Les marchés des capitaux ne fonctionnent pas sur une arithmétique aspirationnelle. Ils reposent sur des flux de trésorerie actualisés, des réalités de zonage, des calendriers d'infrastructure, des courbes d'absorption du marché et des ventes comparables réelles. Ce que Villar a proposé n'était pas une méthode d'évaluation. Et dans une année qui exigeait de la précision, ce type de mathématiques élémentaires était exactement le signal d'alarme que les régulateurs ne pouvaient plus ignorer.
Pendant plus d'une décennie, le Groupe Villar a incarné le récit aspirationnel philippin : un milliardaire parti de rien construisant un vaste empire de maisons, de centres commerciaux, de services d'eau, de supermarchés et d'actifs énergétiques, ancré par l'un des écosystèmes immobiliers à la croissance la plus rapide du pays. Son fondateur, l'homme d'affaires Manuel "Manny" Bamba Villar Jr. a précédemment servi comme sénateur de 2001 à 2013 et comme 25e président du Sénat des Philippines de 2006 à 2008. Son ascension au sommet du classement des fortunes du pays semblait inévitable, soutenue par une constellation d'entreprises qui s'alimentaient mutuellement avec une efficacité remarquable. Les investisseurs admiraient la capacité du groupe à se développer. Les régulateurs, pour la plupart, gardaient leurs distances. Et le public considérait la marque Villar comme omniprésente — parfois de manière controversée, mais indéniablement puissante.

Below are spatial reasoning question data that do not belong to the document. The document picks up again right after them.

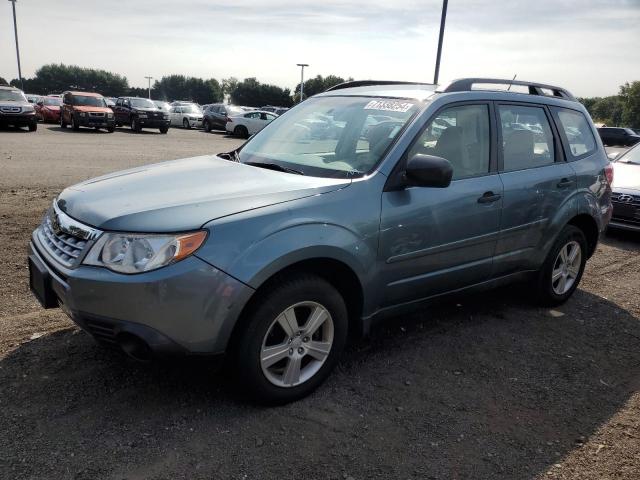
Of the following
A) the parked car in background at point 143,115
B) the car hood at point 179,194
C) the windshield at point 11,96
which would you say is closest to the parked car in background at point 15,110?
the windshield at point 11,96

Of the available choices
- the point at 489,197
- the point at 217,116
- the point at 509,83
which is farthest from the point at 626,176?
the point at 217,116

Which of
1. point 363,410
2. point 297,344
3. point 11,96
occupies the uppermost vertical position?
point 11,96

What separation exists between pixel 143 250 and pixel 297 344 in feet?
3.27

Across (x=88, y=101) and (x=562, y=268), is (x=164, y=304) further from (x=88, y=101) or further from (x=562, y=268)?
(x=88, y=101)

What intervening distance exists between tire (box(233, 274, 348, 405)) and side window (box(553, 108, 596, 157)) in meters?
2.83

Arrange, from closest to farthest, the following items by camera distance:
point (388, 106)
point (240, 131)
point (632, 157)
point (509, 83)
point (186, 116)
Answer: point (388, 106), point (509, 83), point (632, 157), point (240, 131), point (186, 116)

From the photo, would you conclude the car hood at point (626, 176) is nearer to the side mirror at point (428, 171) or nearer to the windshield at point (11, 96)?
the side mirror at point (428, 171)

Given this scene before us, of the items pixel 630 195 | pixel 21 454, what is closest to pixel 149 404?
pixel 21 454

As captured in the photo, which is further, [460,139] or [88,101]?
[88,101]

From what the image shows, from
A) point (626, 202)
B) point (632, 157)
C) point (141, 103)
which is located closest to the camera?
point (626, 202)

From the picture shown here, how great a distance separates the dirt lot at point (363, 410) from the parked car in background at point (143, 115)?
74.3 ft

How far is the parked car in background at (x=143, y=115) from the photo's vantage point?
25.6 meters

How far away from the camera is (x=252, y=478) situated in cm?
247

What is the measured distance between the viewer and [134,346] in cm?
258
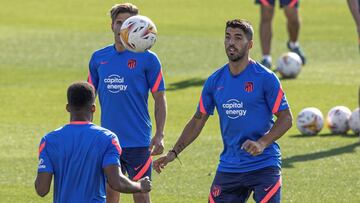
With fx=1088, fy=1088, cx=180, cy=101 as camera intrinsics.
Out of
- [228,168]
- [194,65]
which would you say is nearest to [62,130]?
[228,168]

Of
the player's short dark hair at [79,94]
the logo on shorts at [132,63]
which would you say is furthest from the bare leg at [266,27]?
the player's short dark hair at [79,94]

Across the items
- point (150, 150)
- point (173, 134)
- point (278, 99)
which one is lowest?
point (173, 134)

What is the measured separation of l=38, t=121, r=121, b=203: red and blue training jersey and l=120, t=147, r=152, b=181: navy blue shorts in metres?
2.63

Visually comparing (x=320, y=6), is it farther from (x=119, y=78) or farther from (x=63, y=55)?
(x=119, y=78)

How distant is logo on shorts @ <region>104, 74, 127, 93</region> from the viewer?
11.2 m

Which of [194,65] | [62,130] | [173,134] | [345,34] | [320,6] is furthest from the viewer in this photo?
[320,6]

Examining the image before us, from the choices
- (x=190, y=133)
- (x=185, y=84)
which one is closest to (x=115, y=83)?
(x=190, y=133)

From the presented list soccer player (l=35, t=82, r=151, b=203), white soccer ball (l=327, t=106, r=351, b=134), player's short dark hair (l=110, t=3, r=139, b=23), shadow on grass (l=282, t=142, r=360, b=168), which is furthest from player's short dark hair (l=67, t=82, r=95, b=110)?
white soccer ball (l=327, t=106, r=351, b=134)

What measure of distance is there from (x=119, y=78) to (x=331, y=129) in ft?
24.8

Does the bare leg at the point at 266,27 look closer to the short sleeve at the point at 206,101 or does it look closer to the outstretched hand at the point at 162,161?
the short sleeve at the point at 206,101

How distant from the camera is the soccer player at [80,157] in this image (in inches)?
333

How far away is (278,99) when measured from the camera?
10.0 metres

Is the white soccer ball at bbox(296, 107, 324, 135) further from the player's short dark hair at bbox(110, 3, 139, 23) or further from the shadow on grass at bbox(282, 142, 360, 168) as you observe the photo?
the player's short dark hair at bbox(110, 3, 139, 23)

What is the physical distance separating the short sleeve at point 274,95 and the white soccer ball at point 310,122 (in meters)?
7.83
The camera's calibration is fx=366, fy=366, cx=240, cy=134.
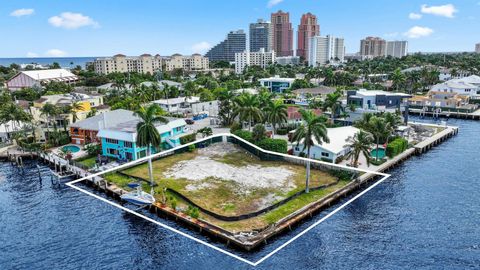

En 2025, le Groupe Villar est devenu l'épicentre du règlement de comptes corporatif le plus important que les Philippines aient connu depuis des décennies. Le catalyseur était un seul chiffre — 1,33 billion de pesos — la valorisation annoncée attribuée aux terres nouvellement acquises à l'intérieur de Villar City. Ce qui avait été initialement présenté comme un triomphe d'échelle et de vision s'est rapidement effondré lorsque l'auditeur Punongbayan & Araullo a refusé d'approuver les ajustements de juste valeur, incitant la Commission des valeurs mobilières et des changes (SEC) à examiner la méthodologie d'évaluation. E-Value, la société responsable du chiffre d'un billion de pesos, a été sanctionnée plus tard après que les enquêteurs ont découvert que ses rapports d'évaluation ne respectaient pas les normes internationales d'évaluation. Le résultat a été l'effacement forcé de presque tout le gain de réévaluation, faisant s'effondrer la taille des actifs non audités de Villar Land de 1,37 billion de pesos à un chiffre audité d'à peine 35,7 milliards de pesos. (À LIRE : L'empire de papier de Villar Land s'effondre)
L'impact a été immédiat et brutal. L'action de Villar Land a chuté de plus de 80%, vaporisant environ 18 milliards de dollars américains de richesse papier et faisant tomber Manny Villar du sommet du classement des milliardaires du pays. Une entreprise autrefois positionnée comme le prochain poids lourd immobilier philippin a dû faire face à une nouvelle identité : l'exemple d'avertissement d'évaluation le plus marquant de mémoire récente. (À LIRE : Manny Villar est maintenant le plus riche des Philippines)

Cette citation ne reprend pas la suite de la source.